(Collected data)
□ □ □ □ □ □ □

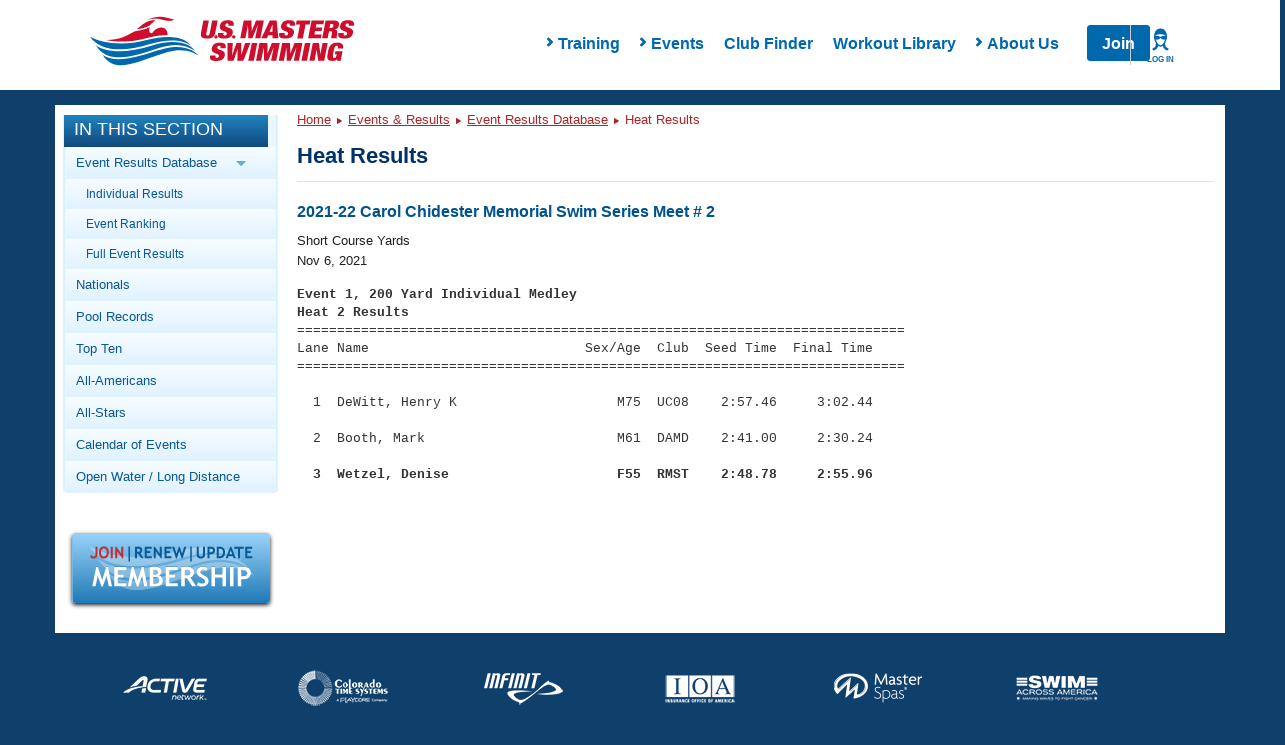

--- FILE ---
content_type: text/html; charset=utf-8
request_url: https://www.google.com/recaptcha/api2/aframe
body_size: 183
content:
<!DOCTYPE HTML><html><head><meta http-equiv="content-type" content="text/html; charset=UTF-8"></head><body><script nonce="873mzQGh9wioETgjc6Imnw">/** Anti-fraud and anti-abuse applications only. See google.com/recaptcha */ try{var clients={'sodar':'https://pagead2.googlesyndication.com/pagead/sodar?'};window.addEventListener("message",function(a){try{if(a.source===window.parent){var b=JSON.parse(a.data);var c=clients[b['id']];if(c){var d=document.createElement('img');d.src=c+b['params']+'&rc='+(localStorage.getItem("rc::a")?sessionStorage.getItem("rc::b"):"");window.document.body.appendChild(d);sessionStorage.setItem("rc::e",parseInt(sessionStorage.getItem("rc::e")||0)+1);localStorage.setItem("rc::h",'1769763055766');}}}catch(b){}});window.parent.postMessage("_grecaptcha_ready", "*");}catch(b){}</script></body></html>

□ □ □ □ □ □ □

### Prompt
Would you write out each entry word for word and omit the images?

### Answer to the problem
--- FILE ---
content_type: text/html; charset=utf-8
request_url: https://www.google.com/recaptcha/api2/aframe
body_size: 183
content:
<!DOCTYPE HTML><html><head><meta http-equiv="content-type" content="text/html; charset=UTF-8"></head><body><script nonce="873mzQGh9wioETgjc6Imnw">/** Anti-fraud and anti-abuse applications only. See google.com/recaptcha */ try{var clients={'sodar':'https://pagead2.googlesyndication.com/pagead/sodar?'};window.addEventListener("message",function(a){try{if(a.source===window.parent){var b=JSON.parse(a.data);var c=clients[b['id']];if(c){var d=document.createElement('img');d.src=c+b['params']+'&rc='+(localStorage.getItem("rc::a")?sessionStorage.getItem("rc::b"):"");window.document.body.appendChild(d);sessionStorage.setItem("rc::e",parseInt(sessionStorage.getItem("rc::e")||0)+1);localStorage.setItem("rc::h",'1769763055766');}}}catch(b){}});window.parent.postMessage("_grecaptcha_ready", "*");}catch(b){}</script></body></html>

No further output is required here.